Seven steps you have to take before buy house fast
1. Be clear about what you want. It seems obvious, but it is not. Before embarking on a project like this, you should
spend time thinking about your needs, present and mid-term, and also your real capacity to satisfy them. Your possibilities will depend on the options you find and the budget you have.
2. It has the support of professionals to find the house you want. It is difficult to cover all the possibilities
offered by the market. The more you limit the search, the less likely you are to find the best home. It has real estate professionals to have greater security regarding the characteristics of the properties and access to a wider offer.
3. Once chosen, investigate what is the housing situation. We must know very well what we are buying: if you have
financial burdens, property problems or defects. That is why we recommend going to the Land Registry , to the Contact Us
or even to the town hall to find out their situation. It is essential that you get all the information about the conditions, the management involved and the obligations and expenses that you will incur.
5. Know your true value. Before fixing the price, we must check that what we are going to agree on is not above the
market. Keep in mind that when applying for a mortgage they will grant it based on their real value, not the agreed one. Imagine that you commit to pay for a flat 120,000 euros and then a professional appraisal determines that its value is
100,000 euros. If, for example, the bank grants you a mortgage on 80% of its value, you can count on 80,000 euros. The other 40,000 must be contributed by you. It is vital to pre-assess or use online tools such as BBVA Valora, which in
real time offers you a very approximate value of the home. By the way, Valora will tell you, thanks to Big Data from many users with your profile, if it suits yourent or buy ...

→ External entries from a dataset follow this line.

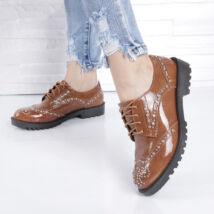 Női utcai cipő-strasszkövekkel díszítve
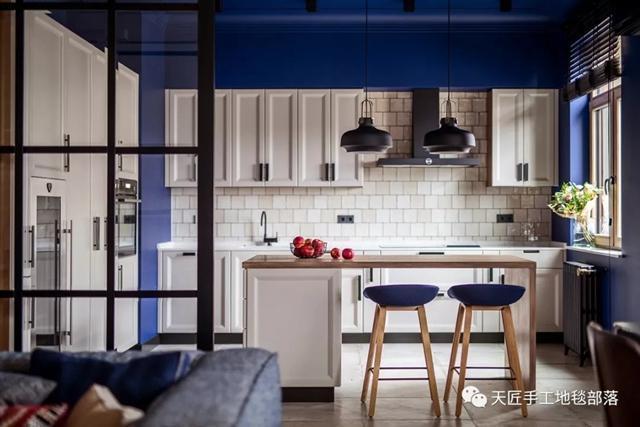 blue kitchen rugs wine rack island 这个158平三方两厅的家装风格能至少流行100年 知乎 两边的墙面采用了白色调 书桌背后的墙面则刷了蓝色 并在墙面上简单挂了一条手织地毯 简洁中透露了一种别样温馨 沙发的颜色与蓝色墙面契合 同样选择了蓝色系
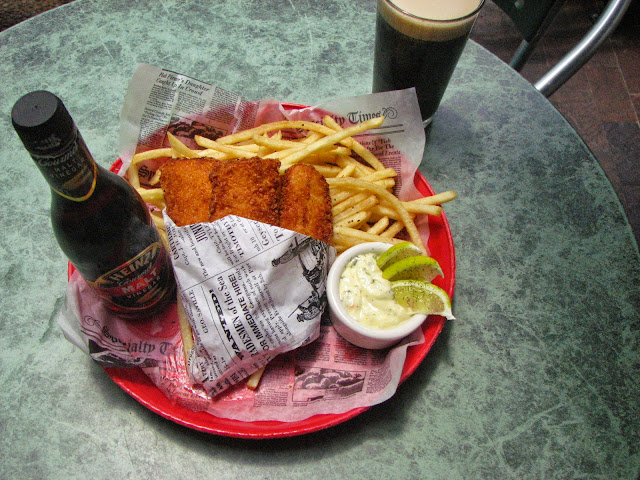 Irish pub charms san antonio river walk visitors for Best fish and chips in san diego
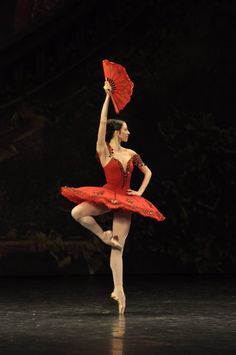 Victoria Tereshkina as Kitri in Don Quixote - Mariinsky Ballet.   Photo: Vladimir Zenzinov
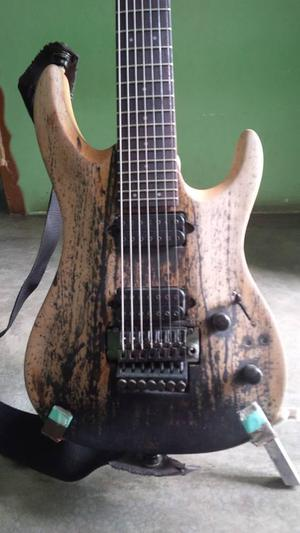 GUITARRA 7 cuerdas.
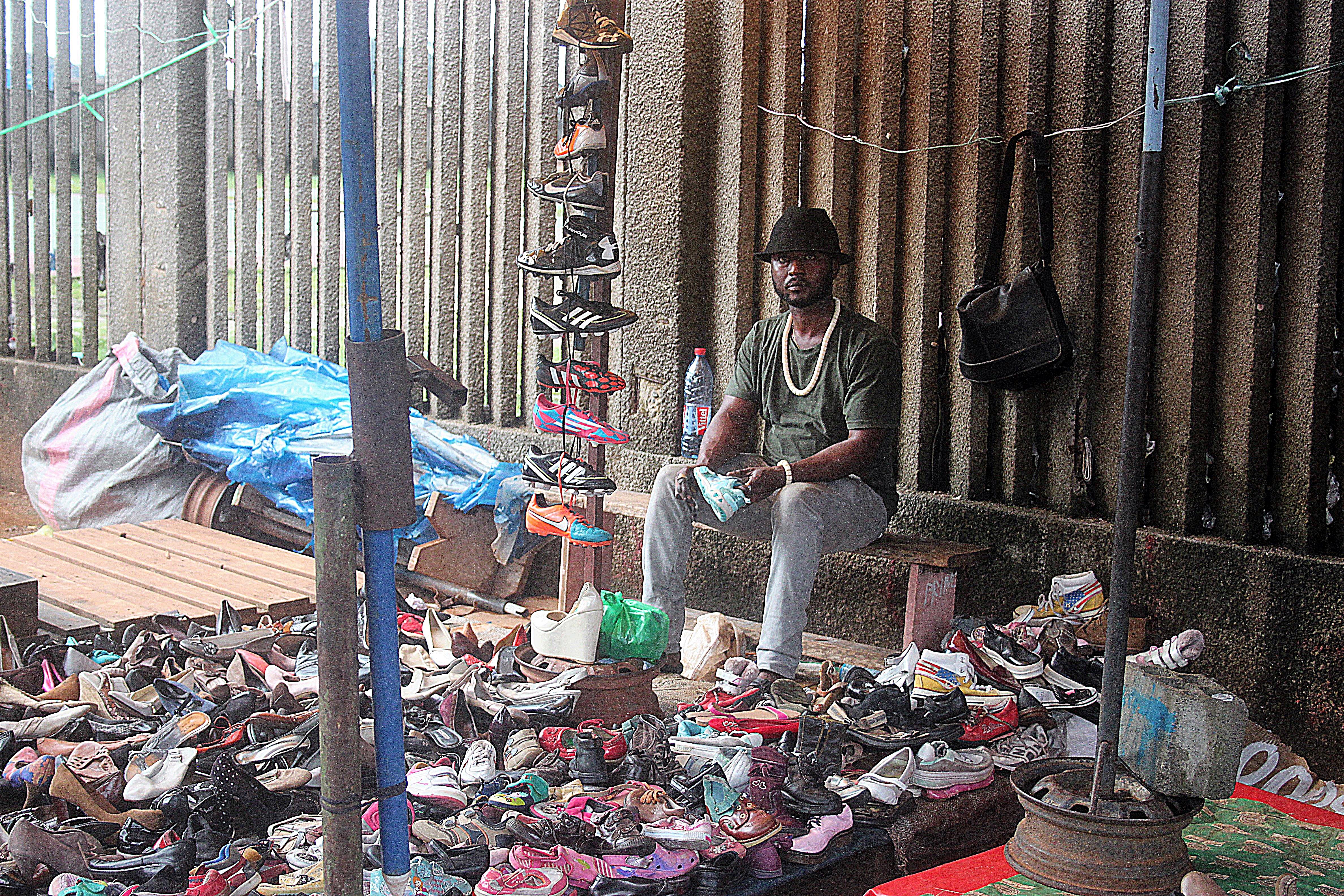 b4bb067153ed09 File:Vendeur de chaussure.jpg - Wikimedia Commons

6. Study what type of mortgage you are interested in. Nowadays you can choose between mortgages at a fixed, variable or
mixed rate . In the first case, we will always pay the same fee. In the second, it will depend on the evolution of the indicator. In mixed mortgages, the first years are at a fixed rate and the rest at a variable rate.
7. Choose the home insurance that best suits your needs . It is important to know the difference between multi-risk insurance and minimum home insurance. The first is usually recommended to those homes where there are jewels, antiques,
furniture with great value or works of art. The second is much more basic but covers fires, pipe jams, thefts and thefts. Once analyzed both the important thing is to choose the one that we really need.(we buy houses fast)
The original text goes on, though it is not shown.